:: Directions for this task ::
An exact reproduction of every record is required.
··· Supplied records ···
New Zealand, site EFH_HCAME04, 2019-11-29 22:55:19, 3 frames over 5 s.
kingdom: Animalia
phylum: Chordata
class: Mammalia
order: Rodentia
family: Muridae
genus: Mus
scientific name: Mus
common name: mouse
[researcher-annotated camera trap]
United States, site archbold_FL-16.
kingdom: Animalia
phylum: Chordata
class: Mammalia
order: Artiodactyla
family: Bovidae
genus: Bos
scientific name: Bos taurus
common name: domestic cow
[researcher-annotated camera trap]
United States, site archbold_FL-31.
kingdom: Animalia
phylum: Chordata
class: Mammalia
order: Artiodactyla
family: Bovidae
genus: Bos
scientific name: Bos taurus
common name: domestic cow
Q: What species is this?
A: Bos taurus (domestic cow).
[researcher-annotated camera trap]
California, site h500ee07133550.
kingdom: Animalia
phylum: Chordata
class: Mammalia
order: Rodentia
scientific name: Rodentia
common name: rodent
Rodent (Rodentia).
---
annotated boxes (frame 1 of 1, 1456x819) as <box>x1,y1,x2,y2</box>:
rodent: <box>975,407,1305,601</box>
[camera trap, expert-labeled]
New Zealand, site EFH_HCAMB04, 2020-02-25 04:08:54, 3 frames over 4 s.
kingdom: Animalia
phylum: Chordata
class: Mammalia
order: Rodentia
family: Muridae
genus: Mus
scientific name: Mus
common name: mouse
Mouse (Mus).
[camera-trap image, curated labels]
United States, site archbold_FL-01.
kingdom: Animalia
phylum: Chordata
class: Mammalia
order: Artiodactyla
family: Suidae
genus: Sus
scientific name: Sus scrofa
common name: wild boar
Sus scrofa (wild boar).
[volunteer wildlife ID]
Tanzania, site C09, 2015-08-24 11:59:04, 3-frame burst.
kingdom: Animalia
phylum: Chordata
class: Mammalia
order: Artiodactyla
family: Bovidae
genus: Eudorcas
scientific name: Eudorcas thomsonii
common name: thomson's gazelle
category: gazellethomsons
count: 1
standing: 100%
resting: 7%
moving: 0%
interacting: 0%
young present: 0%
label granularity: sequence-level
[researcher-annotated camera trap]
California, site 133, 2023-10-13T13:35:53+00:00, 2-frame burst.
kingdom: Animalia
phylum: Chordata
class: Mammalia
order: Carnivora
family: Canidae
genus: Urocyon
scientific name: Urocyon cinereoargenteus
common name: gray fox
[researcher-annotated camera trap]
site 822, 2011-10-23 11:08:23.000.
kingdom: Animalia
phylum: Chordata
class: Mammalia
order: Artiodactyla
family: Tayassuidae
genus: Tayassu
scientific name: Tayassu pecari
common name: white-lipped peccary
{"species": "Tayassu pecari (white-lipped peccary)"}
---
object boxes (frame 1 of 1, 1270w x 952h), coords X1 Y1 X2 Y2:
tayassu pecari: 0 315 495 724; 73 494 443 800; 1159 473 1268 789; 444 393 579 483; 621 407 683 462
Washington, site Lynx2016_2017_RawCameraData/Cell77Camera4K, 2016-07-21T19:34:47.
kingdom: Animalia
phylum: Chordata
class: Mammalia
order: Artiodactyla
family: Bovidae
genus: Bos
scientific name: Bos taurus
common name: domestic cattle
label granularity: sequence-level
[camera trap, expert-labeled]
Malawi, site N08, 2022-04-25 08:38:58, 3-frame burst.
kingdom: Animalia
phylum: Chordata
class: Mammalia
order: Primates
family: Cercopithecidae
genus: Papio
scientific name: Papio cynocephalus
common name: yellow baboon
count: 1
···
:: Answer space ::
New Zealand, site EFH_HCAME04, 2019-11-29 22:55:19, 3 frames over 5 s.
kingdom: Animalia
phylum: Chordata
class: Mammalia
order: Rodentia
family: Muridae
genus: Mus
scientific name: Mus
common name: mouse
[researcher-annotated camera trap]
United States, site archbold_FL-16.
kingdom: Animalia
phylum: Chordata
class: Mammalia
order: Artiodactyla
family: Bovidae
genus: Bos
scientific name: Bos taurus
common name: domestic cow
[researcher-annotated camera trap]
United States, site archbold_FL-31.
kingdom: Animalia
phylum: Chordata
class: Mammalia
order: Artiodactyla
family: Bovidae
genus: Bos
scientific name: Bos taurus
common name: domestic cow
Q: What species is this?
A: Bos taurus (domestic cow).
[researcher-annotated camera trap]
California, site h500ee07133550.
kingdom: Animalia
phylum: Chordata
class: Mammalia
order: Rodentia
scientific name: Rodentia
common name: rodent
Rodent (Rodentia).
---
annotated boxes (frame 1 of 1, 1456x819) as <box>x1,y1,x2,y2</box>:
rodent: <box>975,407,1305,601</box>
[camera trap, expert-labeled]
New Zealand, site EFH_HCAMB04, 2020-02-25 04:08:54, 3 frames over 4 s.
kingdom: Animalia
phylum: Chordata
class: Mammalia
order: Rodentia
family: Muridae
genus: Mus
scientific name: Mus
common name: mouse
Mouse (Mus).
[camera-trap image, curated labels]
United States, site archbold_FL-01.
kingdom: Animalia
phylum: Chordata
class: Mammalia
order: Artiodactyla
family: Suidae
genus: Sus
scientific name: Sus scrofa
common name: wild boar
Sus scrofa (wild boar).
[volunteer wildlife ID]
Tanzania, site C09, 2015-08-24 11:59:04, 3-frame burst.
kingdom: Animalia
phylum: Chordata
class: Mammalia
order: Artiodactyla
family: Bovidae
genus: Eudorcas
scientific name: Eudorcas thomsonii
common name: thomson's gazelle
category: gazellethomsons
count: 1
standing: 100%
resting: 7%
moving: 0%
interacting: 0%
young present: 0%
label granularity: sequence-level
[researcher-annotated camera trap]
California, site 133, 2023-10-13T13:35:53+00:00, 2-frame burst.
kingdom: Animalia
phylum: Chordata
class: Mammalia
order: Carnivora
family: Canidae
genus: Urocyon
scientific name: Urocyon cinereoargenteus
common name: gray fox
[researcher-annotated camera trap]
site 822, 2011-10-23 11:08:23.000.
kingdom: Animalia
phylum: Chordata
class: Mammalia
order: Artiodactyla
family: Tayassuidae
genus: Tayassu
scientific name: Tayassu pecari
common name: white-lipped peccary
{"species": "Tayassu pecari (white-lipped peccary)"}
---
object boxes (frame 1 of 1, 1270w x 952h), coords X1 Y1 X2 Y2:
tayassu pecari: 0 315 495 724; 73 494 443 800; 1159 473 1268 789; 444 393 579 483; 621 407 683 462
Washington, site Lynx2016_2017_RawCameraData/Cell77Camera4K, 2016-07-21T19:34:47.
kingdom: Animalia
phylum: Chordata
class: Mammalia
order: Artiodactyla
family: Bovidae
genus: Bos
scientific name: Bos taurus
common name: domestic cattle
label granularity: sequence-level
[camera trap, expert-labeled]
Malawi, site N08, 2022-04-25 08:38:58, 3-frame burst.
kingdom: Animalia
phylum: Chordata
class: Mammalia
order: Primates
family: Cercopithecidae
genus: Papio
scientific name: Papio cynocephalus
common name: yellow baboon
count: 1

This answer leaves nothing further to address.